Dermatology MCQ - Viral Infections - Infectious mononucleosis
A 19-year-old college student presents with a 5-day history of fever, severe sore throat, and fatigue. Physical examination reveals bilateral cervical lymphadenopathy, pharyngeal erythema, and tonsillar exudates. Infectious mononucleosis
9/3/20252 min read
A 19-year-old college student presents with a 5-day history of fever, severe sore throat, and fatigue. Physical examination reveals bilateral cervical lymphadenopathy, pharyngeal erythema, and tonsillar exudates. The patient also has palatal petechiae and mild hepatosplenomegaly. Laboratory studies show an absolute lymphocytosis with atypical lymphocytes on peripheral smear and a positive heterophile antibody test. Which of the following is the most likely causative agent and its primary mode of transmission?
A) Cytomegalovirus (CMV); transmission via respiratory droplets
B) Epstein-Barr virus (EBV); transmission via saliva
C) Group A Streptococcus; transmission via respiratory droplets
D) Human herpesvirus 6 (HHV-6); transmission via saliva
E) Adenovirus; transmission via fecal-oral route
Correct Answer: B) Epstein-Barr virus (EBV); transmission via saliva
Explanation
This presentation is classic for infectious mononucleosis (IM), most commonly caused by Epstein-Barr virus (EBV).
Key Clinical Features of Infectious Mononucleosis:
Symptoms: The classic triad of fever, pharyngitis (often exudative), and lymphadenopathy (especially posterior cervical nodes). Severe fatigue is hallmark.
Signs:
Palatal petechiae (50% of cases).
Hepatosplenomegaly (mild, but splenic rupture is a rare complication).
Periorbital edema (less common).
Laboratory Findings:
Lymphocytosis with ≥10% atypical lymphocytes (activated CD8+ T cells).

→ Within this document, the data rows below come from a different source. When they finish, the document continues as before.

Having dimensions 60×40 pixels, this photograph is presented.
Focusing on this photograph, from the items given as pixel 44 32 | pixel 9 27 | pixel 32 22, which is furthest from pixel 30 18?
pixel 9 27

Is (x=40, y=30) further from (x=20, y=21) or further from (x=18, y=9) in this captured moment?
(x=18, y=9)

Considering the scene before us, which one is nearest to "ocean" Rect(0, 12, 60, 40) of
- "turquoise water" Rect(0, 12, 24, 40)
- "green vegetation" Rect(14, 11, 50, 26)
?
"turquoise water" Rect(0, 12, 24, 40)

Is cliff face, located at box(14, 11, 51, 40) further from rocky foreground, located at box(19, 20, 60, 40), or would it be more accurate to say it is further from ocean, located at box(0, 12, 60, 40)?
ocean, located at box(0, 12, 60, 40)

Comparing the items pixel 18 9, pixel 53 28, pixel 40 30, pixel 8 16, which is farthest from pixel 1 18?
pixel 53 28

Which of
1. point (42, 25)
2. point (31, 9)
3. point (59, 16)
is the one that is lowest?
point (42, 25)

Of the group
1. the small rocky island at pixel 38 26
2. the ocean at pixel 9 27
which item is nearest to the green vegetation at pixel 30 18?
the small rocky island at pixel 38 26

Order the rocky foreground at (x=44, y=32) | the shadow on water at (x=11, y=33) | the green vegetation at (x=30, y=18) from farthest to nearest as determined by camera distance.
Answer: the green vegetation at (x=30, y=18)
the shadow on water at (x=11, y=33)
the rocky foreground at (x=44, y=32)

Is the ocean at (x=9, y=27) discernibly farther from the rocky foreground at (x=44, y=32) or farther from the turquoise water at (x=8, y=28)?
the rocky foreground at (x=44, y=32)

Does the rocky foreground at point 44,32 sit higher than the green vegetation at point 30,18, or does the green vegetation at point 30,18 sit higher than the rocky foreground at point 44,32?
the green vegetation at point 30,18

Positive heterophile antibody test (e.g., Monospot) in 85% of cases by the second week of illness.
Elevated hepatic transaminases (mild hepatitis).
Virologic Features:
Causative Agent: Epstein-Barr virus (EBV), a double-stranded DNA virus in the Herpesviridae family.
Transmission: Primarily through saliva ("kissing disease"), but also via shared utensils, drinks, or other close contact.
Pathogenesis: EBV infects B lymphocytes and epithelial cells of the oropharynx, leading to polyclonal B-cell activation and a robust cytotoxic T-cell response (atypical lymphocytes).
Why Not the Other Options?
(A) Cytomegalovirus (CMV): Can cause a mononucleosis-like illness with fever and fatigue, but exudative pharyngitis and lymphadenopathy are less prominent. Heterophile antibody test is negative. Transmitted via bodily fluids (saliva, urine, blood).
(C) Group A Streptococcus: Causes bacterial pharyngitis with exudates and lymphadenopathy, but atypical lymphocytes and hepatosplenomegaly are absent. Rapid strep test or culture is positive.
(D) Human herpesvirus 6 (HHV-6): Causes roseola infantum (exanthem subitum) in children, not infectious mononucleosis in adults.
(E) Adenovirus: Can cause pharyngitis and conjunctivitis ("pharyngoconjunctival fever"), but atypical lymphocytes and heterophile antibodies are absent.
Management:
Supportive care: Rest, hydration, analgesics (e.g., acetaminophen for fever/pain).
Avoid ampicillin/amoxicillin: These antibiotics cause a non-allergic maculopapular rash in >90% of patients with EBV IM.
Corticosteroids: Considered only for severe complications (e.g., airway obstruction, hemolytic anemia).
Complications:
Splenic rupture (avoid contact sports for 3-4 weeks).
Airway obstruction (from tonsillar hypertrophy).
Chronic active EBV infection (rare).
Prognosis:
Self-limiting in most cases, with fatigue resolving over weeks to months. EBV establishes lifelong latency in B cells.